Sezon içinde sakatlıklarla beraber birçok şanssızlık yaşasa da yarı final serisinin favorisi Galatasaray. Çünkü saha kenarında taraftarın inandığı iddaalı bir lider var; Ergin Ataman. Takımın iskeleti sağlam; Sinan Güler, Micov ve Lasme, yardımcılar formda; Chuck Davis, Blake Shillb,Jerrels ve Caleb Green. Enerji depoları full; McCollum ve Göksenin. En önemlisi, ülkemizin ve insanlığın içinde bulunduğu çok zor günlerde Abdi İpekçi'yi korkusuzca dolduran taraftarı. Bu sezon sahasında oynadığı 21 resmi maçta 2 mağlubiyet alan sarı kırmızılılar ortalama 83,9 sayı ile EuroCup'ta 5. sırada. Canaria'dan daha güçlü bir savunma takımıyız ve oyunu değiştirecek daha kaliteli oyuncu profiline sahip olduğumuz da aşikâr.
Normal sezonda aldığı 2 mağlubiyeti de deplasmanda alan ada ekibi, son 32 ve play-off'ta aldığı 3 mağlubiyeti de evinde aldı. Maç başına 19.4, toplam 388 asist ile Eurocup'ta topu en iyi paylaşan takım. Aynı zamanda 85,2 sayı ortalamasıyla ligin sayı lideri.
Parlayan bir yıldızı olmamasına rağmen, takım olgusunu benimseyen, beraber kazanıp, beraber kaybeden bir rakip Gran Canaria. Bunda da en büyük payı tabii ki tecrübeli koç Reneses'e vermemiz gerek. İspanyol antrenör de kupa koleksiyonuna bir yenisi eklemek ve parlak olan CV'sini biraz olsun güncelleme peşinde.
2.17'lik Sloven uzun Omic, takımın omurgası, %64'lük (101/158) 2 sayı isabeti nerdeyse kusursuz.

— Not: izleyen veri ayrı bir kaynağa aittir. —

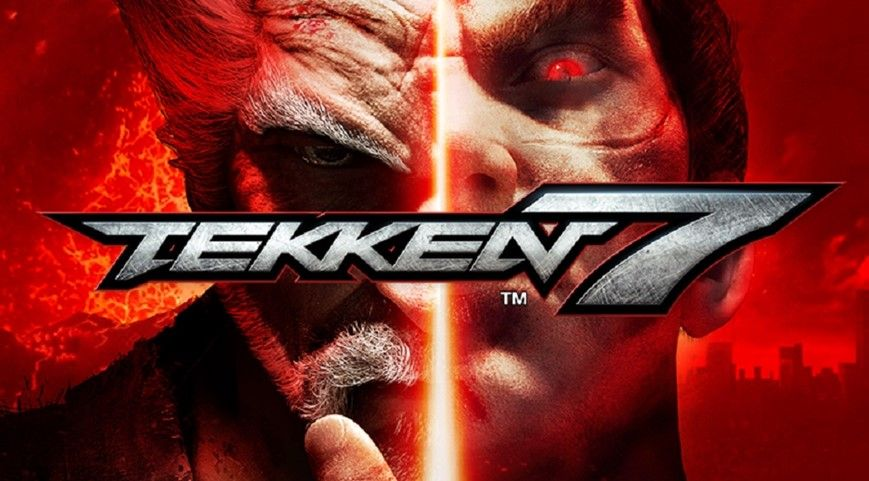 comprar tekken 7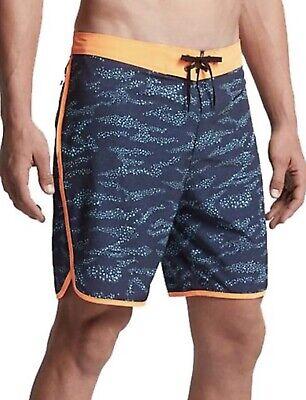 Hurley Phantom Boardshorts 31 - Surf Shorts Vgc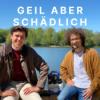 (67) Orgelpfeiffen, Schnuppen & das Homeward Festival Download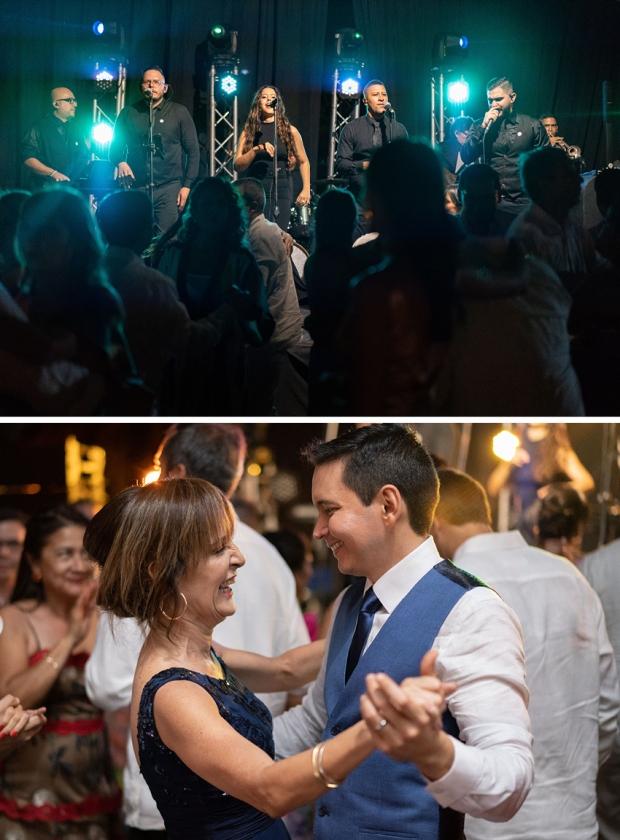 fotografo matrimomio hacienda la isabella rozo18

İspanyol guard Albert Oliver ve Kevin Pangos maç başına 9,5 asistle organizasyonu üstlenen iki isim. Kanadalı oyuncunun bu sezon eli çok sıcak. Pangos, (38/72) % 52,8'lik üçlük yüzdesi ile takımın ve ligin en iyi şütörü.
İki eski BJK'li Seeley, Brad Newley kanatlarda iyi tanıdığımız isimler. Sasu Salin'i de unutmamak lazım, Finlandiyalı guard 20 maçta 11.9 sayı ortalama tutturmuş durumda ve formda.
Valencia'dan bu sene gelen Pablo Aguilar, power forvet pozisyonunda cezacı. (%40 3'lük)
Süre/sorumluluk oranında, Alen Omic dışında, parkede yer alan her oyuncunun dış atış tehtidi var ve bu da onları eşleşmesi güç bir takım haline getiriyor. Tempoyu belirleyecek doğru oyun planı ve uygulaması serinin kilidi.
İlk maçta Abdi İpekçi'nin büyülü atmosferine, sabırlı ve oyuna nerede müdahale edeceğini bilen 15.000 taraftara çok ihitiyaç var. Serinin 80 dakika olduğunu unutmamak ve sakin kalabilmek çok mühim.
Çarşamba akşamı yaratılacak sinerji ile epik bir zafer ve biraz da sayı avantajı hiç fena olmaz. İyi şanslar Galatasaray Odeabank.